De acordo com dados da Funcex, o principal produto exportado pelo Brasil para a China é a soja, que apenas em 2021 contribuiu com US$ 87,9 bilhões para nossa balança comercial. Para essa commodity, o conflito no Leste Europeu é uma variável externa de alto risco, uma vez que a Ucrânia é o quarto maior exportador de grãos do mundo. Deve-se destacar que em março, ainda no início do conflito, o preço do grão atingiu o pico dos últimos dez anos. Agora, porém, mais de cinco meses após o início da guerra, a liberação dos portos ucranianos por meio de um tratado com a Rússia promete trazer alívio aos preços das commodities produzidas no país. Contudo, ainda restam incertezas acerca das condições para o plantio da safra do ano que vem na Ucrânia, que deveria se iniciar entre setembro e outubro. Assim, somado aos desafios climáticos enfrentados na América do Sul, a oferta global desse importante produto da balança comercial brasileira gera preocupação para o próximo ano.
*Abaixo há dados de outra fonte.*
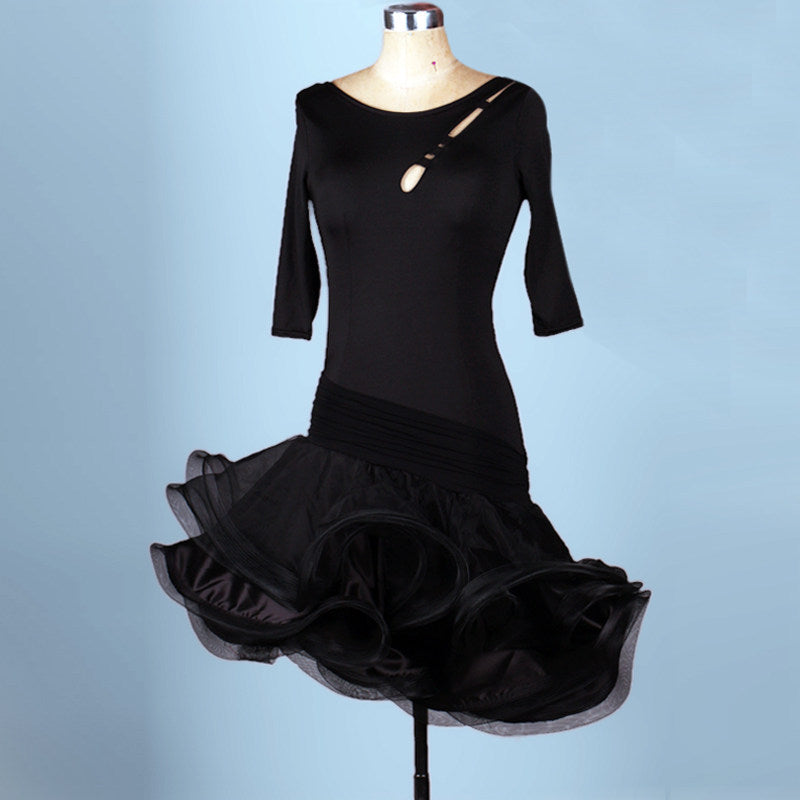 Black latin dance dress with elbow sleeves and ruched waist over a flared hem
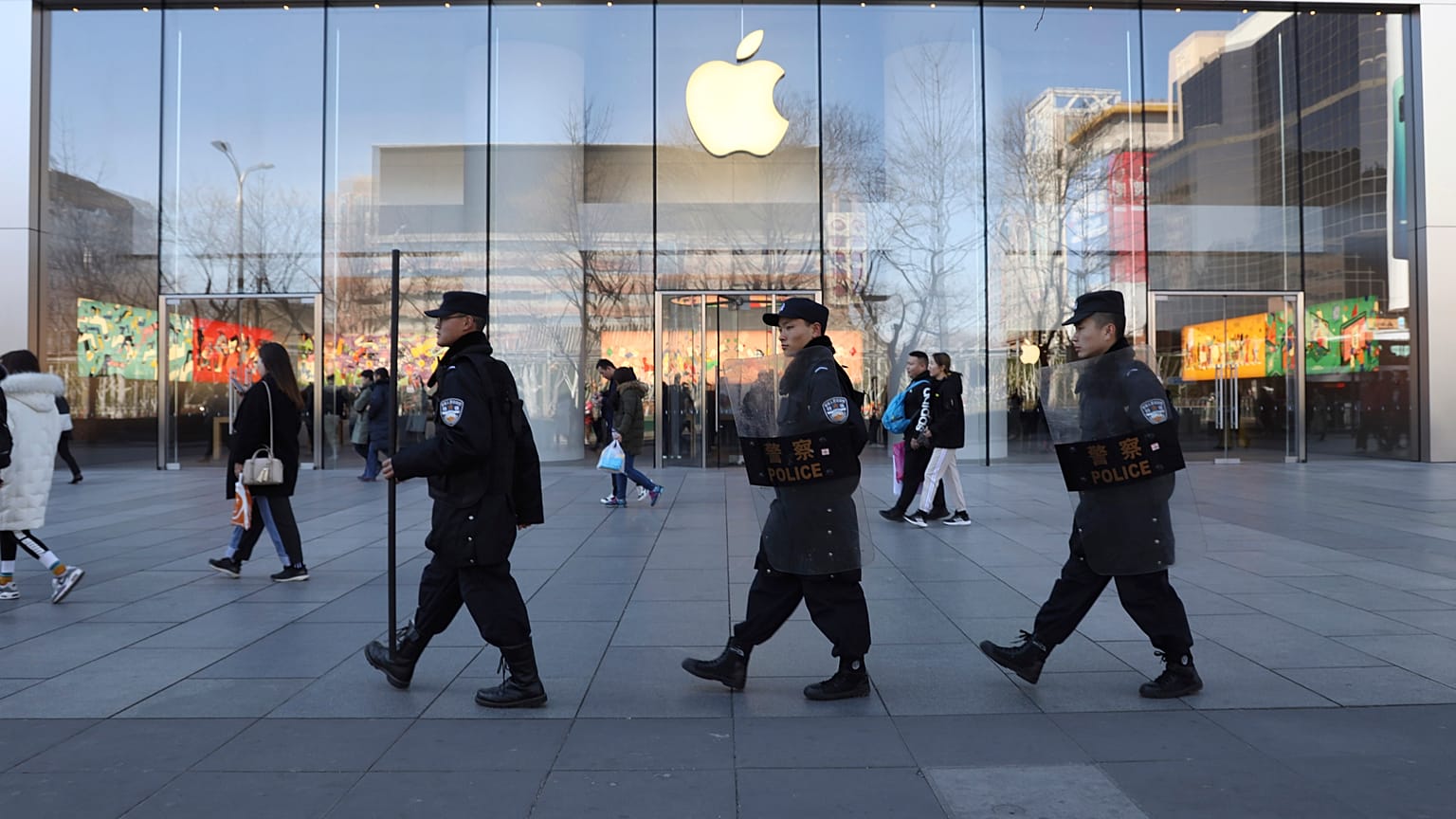 Çinli güvenlik görevlileri Pekin, Çin'deki bir Apple mağazasının önünden geçiyor.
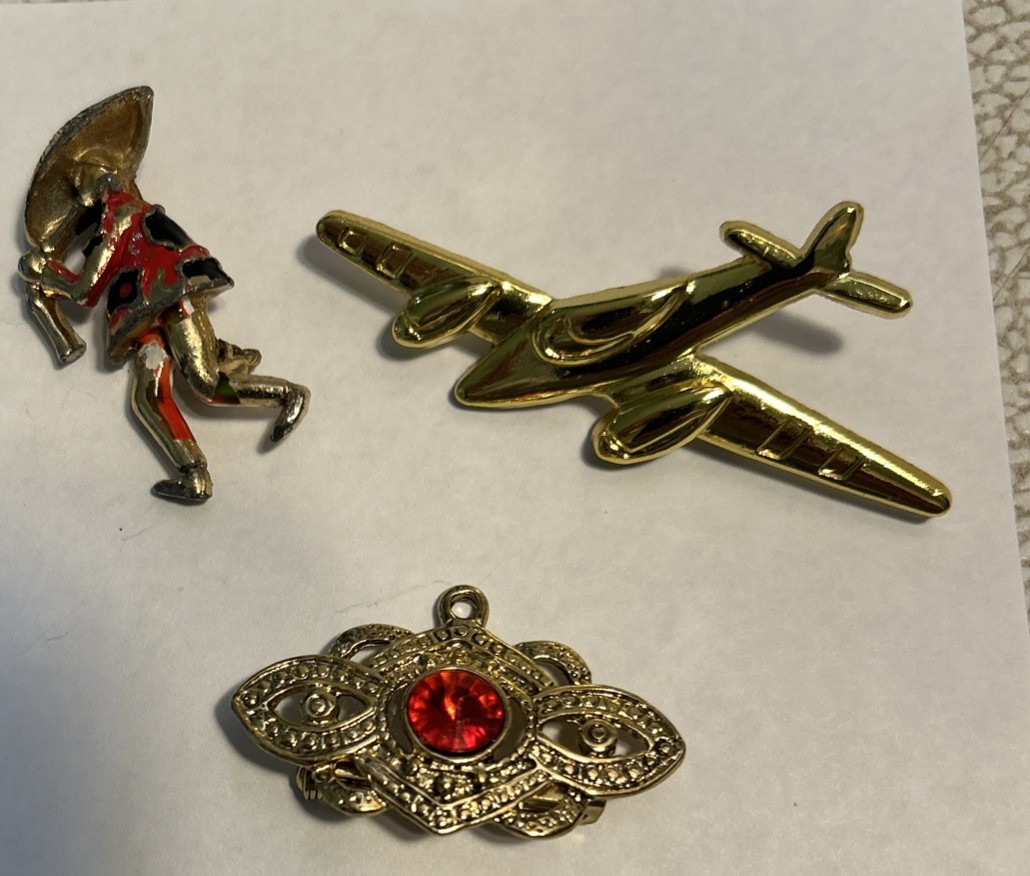 Lot Of 3 Jewelry Pieces Depicting A Rural Farmer, A Floret, Messerschmit plane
Como já mencionamos, a política chinesa de combate à pandemia se coloca como um tradeoff entre crescimento e intenso controle dos casos. A chamada “Covid Zero” foi responsável pelo êxito em manter os números de casos e óbitos em níveis baixos em comparação ao resto do mundo ao longo de 2020 e 2021. No entanto, a variante Ômicron do coronavírus foi responsável por uma reviravolta na história de sucesso do governo chinês contra o vírus. Assim, as principais cidades do país foram colocadas em um rígido sistema de lockdowns que foi responsável por paralisações de larga escala nas cadeias de produção. A consequência da adoção destas medidas pôde ser observada com a divulgação do PIB do segundo trimestre, que apontou para a contração do produto na margem de 2,6% t/t.
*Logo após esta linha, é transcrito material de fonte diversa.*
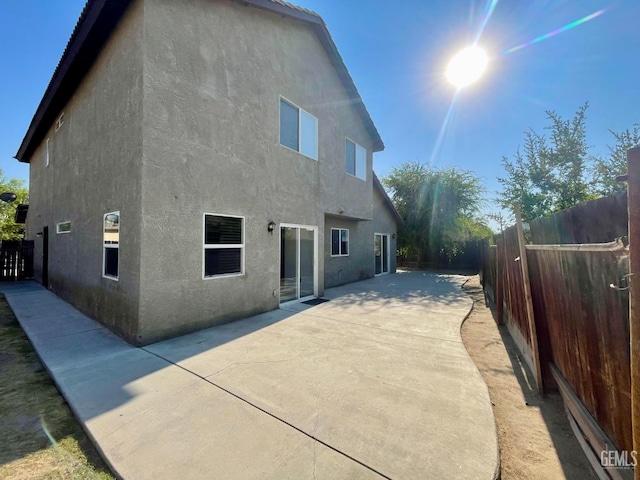 rear view of house with a patio area, a fenced backyard, and stucco siding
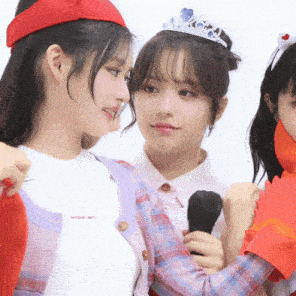 a girl with a tiara on her head holds a microphone while two other girls look on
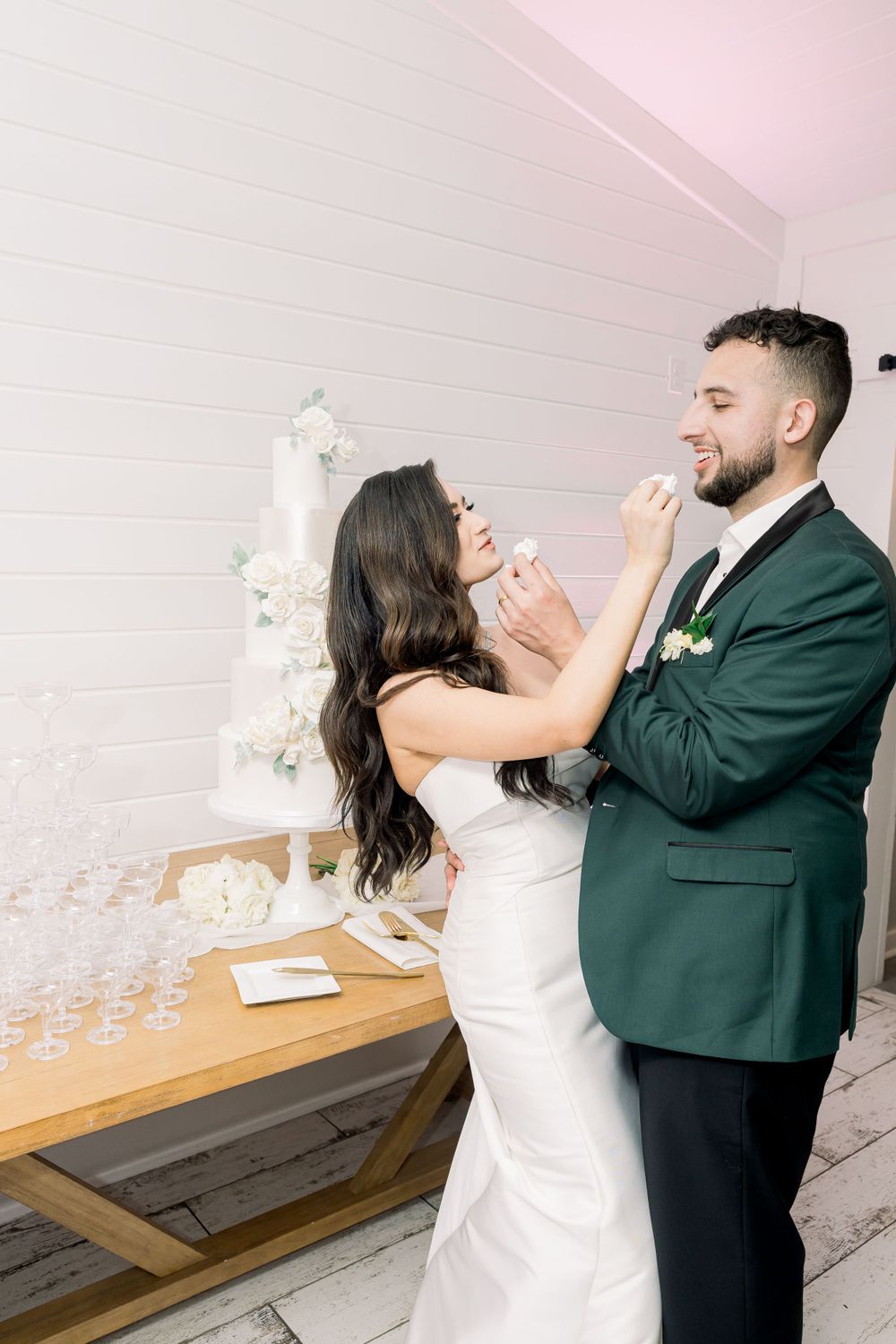 Playful moment of feeding wedding cake between the bride in white and groom in green.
Atualmente, a tendência das medidas públicas aponta para uma flexibilização das atividades, principalmente em Xangai e Pequim, com uma normalização da produção e transporte, ainda que medidas de restrição sejam implantadas com a notificação de casos. Entretanto, seguimos com a avaliação de que o governo chinês enfrentará grandes desafios para conseguir promover o crescimento econômico, ao passo que se mantem fiel a política de Covid Zero. Neste contexto, projetamos que a economia chinesa deva crescer cerca de 3,5% em 2022, bem distante da meta inicial para o ano de 5,5%. Dessa forma, se faz necessário seguir monitorando com atenção a evolução da atividade produtiva no país, uma vez que a instabilidade de suas políticas públicas pode gerar consequências graves ao abastecimento de bens industriais e para as exportações de commodities do Brasil.
É, portanto, preciso salientar que, devido à conjuntura interna, o Brasil dificilmente será atingido pelos efeitos negativos mencionados acima neste ano. Em um cenário interno conturbado, 2022 foi marcado por uma forte alta nos preços dos alimentos e dos combustíveis, o que levou a uma série de medidas paliativas para estimular a demanda e, principalmente, mitigar os efeitos negativos nas camadas mais vulneráveis da população. Como consequência, o relatório Focus já apresenta seis altas consecutivas para a inflação de 2023, o que pode ser decisivo para a manutenção de uma política monetária contracionista por mais tempo. Entretanto, acreditamos que uma desaceleração em proporções maiores ocorrerá apenas em 2023 e, portanto, enxergamos poucos efeitos danosos ao Brasil no curto prazo, em linha com nossas constantes revisões altistas para o PIB deste ano, que, neste momento, se encontra em 2,1%.